### To be done
Don't copy the pictures; return every other part of the records exactly.

### Dataset entries
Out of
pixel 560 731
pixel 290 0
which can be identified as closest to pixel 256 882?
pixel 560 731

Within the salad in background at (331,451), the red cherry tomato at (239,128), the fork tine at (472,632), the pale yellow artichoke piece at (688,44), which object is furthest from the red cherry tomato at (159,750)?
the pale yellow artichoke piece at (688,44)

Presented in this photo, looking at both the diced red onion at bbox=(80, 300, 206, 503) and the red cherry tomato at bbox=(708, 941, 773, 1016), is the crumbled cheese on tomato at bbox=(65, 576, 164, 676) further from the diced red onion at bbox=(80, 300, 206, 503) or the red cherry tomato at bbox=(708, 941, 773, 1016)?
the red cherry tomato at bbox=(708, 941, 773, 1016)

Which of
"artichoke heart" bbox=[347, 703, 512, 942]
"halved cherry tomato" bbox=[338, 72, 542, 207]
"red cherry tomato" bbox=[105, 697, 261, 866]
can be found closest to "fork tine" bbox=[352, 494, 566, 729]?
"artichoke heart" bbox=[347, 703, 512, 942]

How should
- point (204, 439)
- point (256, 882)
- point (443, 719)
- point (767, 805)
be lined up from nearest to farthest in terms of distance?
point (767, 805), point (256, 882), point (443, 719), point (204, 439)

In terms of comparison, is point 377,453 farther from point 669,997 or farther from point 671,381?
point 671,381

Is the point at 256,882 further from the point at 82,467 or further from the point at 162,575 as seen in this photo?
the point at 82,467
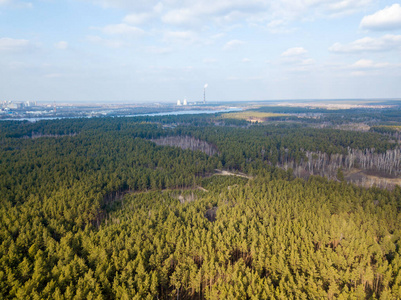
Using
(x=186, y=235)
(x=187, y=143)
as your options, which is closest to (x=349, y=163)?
(x=187, y=143)

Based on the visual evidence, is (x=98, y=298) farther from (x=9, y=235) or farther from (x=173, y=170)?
(x=173, y=170)

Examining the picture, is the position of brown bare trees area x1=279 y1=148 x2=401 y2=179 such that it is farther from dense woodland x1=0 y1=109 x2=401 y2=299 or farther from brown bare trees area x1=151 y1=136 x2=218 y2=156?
brown bare trees area x1=151 y1=136 x2=218 y2=156

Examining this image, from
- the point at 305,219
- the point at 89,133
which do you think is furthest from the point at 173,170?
the point at 89,133

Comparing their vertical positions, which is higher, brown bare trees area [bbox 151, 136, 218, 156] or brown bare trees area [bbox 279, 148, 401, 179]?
brown bare trees area [bbox 151, 136, 218, 156]

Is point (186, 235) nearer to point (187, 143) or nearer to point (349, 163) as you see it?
point (349, 163)

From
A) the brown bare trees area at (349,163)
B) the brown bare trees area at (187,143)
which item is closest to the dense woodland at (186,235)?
the brown bare trees area at (349,163)

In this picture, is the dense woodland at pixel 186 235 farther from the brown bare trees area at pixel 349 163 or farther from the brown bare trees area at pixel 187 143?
the brown bare trees area at pixel 187 143

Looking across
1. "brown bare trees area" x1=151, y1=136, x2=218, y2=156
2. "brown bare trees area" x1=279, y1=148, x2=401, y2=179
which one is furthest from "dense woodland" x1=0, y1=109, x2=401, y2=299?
"brown bare trees area" x1=151, y1=136, x2=218, y2=156

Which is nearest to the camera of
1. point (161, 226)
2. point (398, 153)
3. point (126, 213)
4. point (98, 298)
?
point (98, 298)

### Answer to the exercise
Out of
pixel 560 731
pixel 290 0
which can be identified as closest to pixel 256 882?
pixel 560 731

Within the salad in background at (331,451), the red cherry tomato at (239,128), the fork tine at (472,632), the pale yellow artichoke piece at (688,44), which object is furthest from the red cherry tomato at (159,750)?
the pale yellow artichoke piece at (688,44)

Presented in this photo, looking at both the diced red onion at bbox=(80, 300, 206, 503) and the red cherry tomato at bbox=(708, 941, 773, 1016), is the crumbled cheese on tomato at bbox=(65, 576, 164, 676) further from the diced red onion at bbox=(80, 300, 206, 503) or the red cherry tomato at bbox=(708, 941, 773, 1016)?
the red cherry tomato at bbox=(708, 941, 773, 1016)

Which of
"artichoke heart" bbox=[347, 703, 512, 942]
"halved cherry tomato" bbox=[338, 72, 542, 207]
"red cherry tomato" bbox=[105, 697, 261, 866]
can be found closest to "fork tine" bbox=[352, 494, 566, 729]?
"artichoke heart" bbox=[347, 703, 512, 942]

How should
- point (204, 439)
- point (256, 882)
- point (443, 719)
- point (767, 805)
be lined up from nearest to farthest in terms of distance?
point (767, 805), point (256, 882), point (443, 719), point (204, 439)

In terms of comparison, is point 377,453 farther from point 669,997 or farther from point 671,381?
point 671,381

Is the point at 256,882 further from the point at 82,467 or further from the point at 162,575 as seen in this photo?
the point at 82,467
Using
(x=186, y=235)
(x=187, y=143)
as your options, which is closest to (x=349, y=163)?
(x=187, y=143)

Based on the visual evidence, is (x=98, y=298) farther from (x=9, y=235) or farther from (x=173, y=170)?
(x=173, y=170)

Examining the picture, is the position of brown bare trees area x1=279 y1=148 x2=401 y2=179 such that it is farther from dense woodland x1=0 y1=109 x2=401 y2=299 or farther from brown bare trees area x1=151 y1=136 x2=218 y2=156?
brown bare trees area x1=151 y1=136 x2=218 y2=156

Examining this image, from
- the point at 305,219
- the point at 89,133
which do you think is furthest from the point at 173,170?
the point at 89,133

Comparing their vertical positions, which is higher, brown bare trees area [bbox 151, 136, 218, 156] or brown bare trees area [bbox 279, 148, 401, 179]?
brown bare trees area [bbox 151, 136, 218, 156]

Is point (186, 235) nearer to point (187, 143) or nearer to point (349, 163) as you see it?
point (349, 163)

From
A) the brown bare trees area at (349,163)
B) the brown bare trees area at (187,143)
which item is closest to the dense woodland at (186,235)?
the brown bare trees area at (349,163)

In this picture, is the dense woodland at pixel 186 235 farther from the brown bare trees area at pixel 349 163 or farther from the brown bare trees area at pixel 187 143?
the brown bare trees area at pixel 187 143

Looking across
1. "brown bare trees area" x1=151, y1=136, x2=218, y2=156
2. "brown bare trees area" x1=279, y1=148, x2=401, y2=179
which one is furthest from "dense woodland" x1=0, y1=109, x2=401, y2=299?
"brown bare trees area" x1=151, y1=136, x2=218, y2=156

Which is nearest to the camera of
1. point (161, 226)
2. point (398, 153)
3. point (126, 213)
4. point (98, 298)
?
point (98, 298)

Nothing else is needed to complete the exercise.